* Begin Document text *
Once completing these materials, students will be ready to attempt
the more advanced textbook
*Foundations of Statistical Natural Language Processing*,
by Manning and Schütze (MIT Press,
2000).  Two other recent textbooks cover NLP together with speech processing:
*Speech and Language Processing*, by
Jurafsky and Martin (Prentice Hall, 2000),
and *Introducing Speech and Language Processing*
by Coleman (Cambridge, 2005).  While impressive for their
coverage, neither provides a uniform computational framework
so important for newcomers to NLP.
Hammond's book
*Programming for Linguists: Perl for Language Researchers*,
(Blackwell, 2003)
and a Java version, cover elementary programming but do not address NLP.
There are many older textbooks, which opened the field to earlier generations of
students; these are mostly of historical interest:
*Natural Language Understanding*
(Allen, Addison Wesley, 1995);
*Statistical Language Learning*
(Charniak, MIT Press, 1993);
*Natural Language Processing for Prolog Programmers*
(Covington, 1993);
*Natural Language Processing in Prolog*
(Gazdar and Mellish, Addison Wesley, 1989)
*Prolog and Natural-Language Analysis*
(Pereira and Shieber, CSLI, 1987)
* End Document text *
> _Directions_
Carry the passage on natural language processing textbooks forward from its final line.
* Begin Data *
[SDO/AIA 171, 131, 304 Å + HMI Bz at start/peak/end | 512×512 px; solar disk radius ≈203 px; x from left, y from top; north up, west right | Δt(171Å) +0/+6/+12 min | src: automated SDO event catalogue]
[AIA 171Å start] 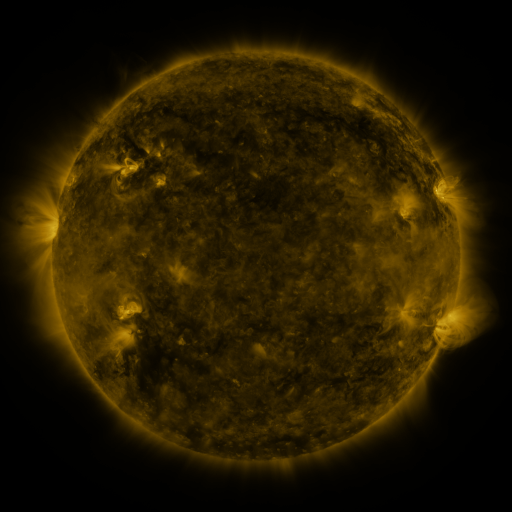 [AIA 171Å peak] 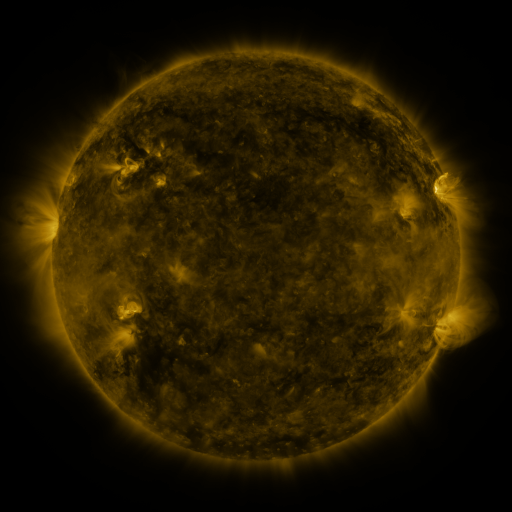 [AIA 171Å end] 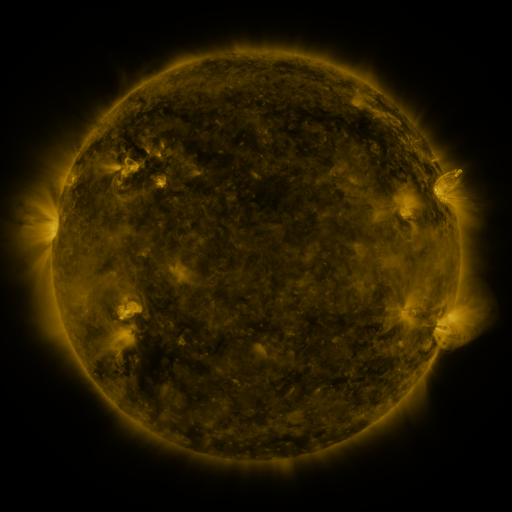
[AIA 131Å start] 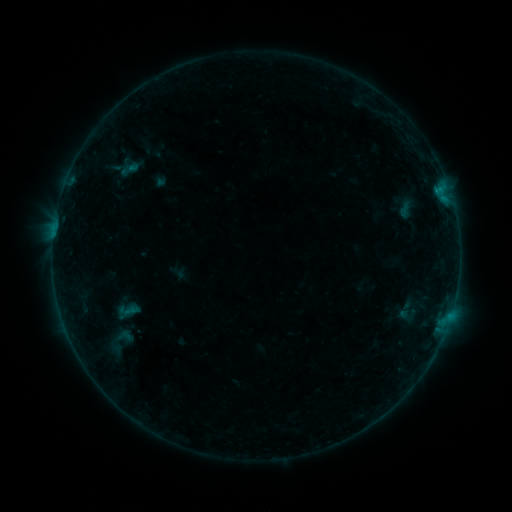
* End Data *
> _Right answer_
*Computational Linguistics*
(Grishman, Cambridge, 1986).

**NLP in Python vs other Programming Languages:**
Many programming languages have been used for NLP.  As we will explain
in more detail in the introductory chapter, we have chosen Python because
we believe it is well-suited to the special requirements of NLP.  Here
we present a brief survey of several programming languages, for the simple
task of reading a text and printing the words that end with ``ing``.
We begin with the Python version, which we believe is readily interpretable,
even by non Python programmers::

  import sys
  for line in sys.stdin.readlines():
      for word in line.split():
          if word.endswith('ing'):
              print word


Like Python, Perl is a scripting language.  However, its syntax is
obscure.  For instance, it is difficult to guess what kind of entities
are represented by: ``<>``, ``$``, ``my``, and ``split``, in the following
program::

  while (<>) {
      foreach my $word (split) {
          if ($word =~ /ing$/) {
              print "$word\n";
          }
      }
  }

We agree that "it is quite easy in Perl to write programs that simply
look like raving gibberish, even to experienced Perl programmers"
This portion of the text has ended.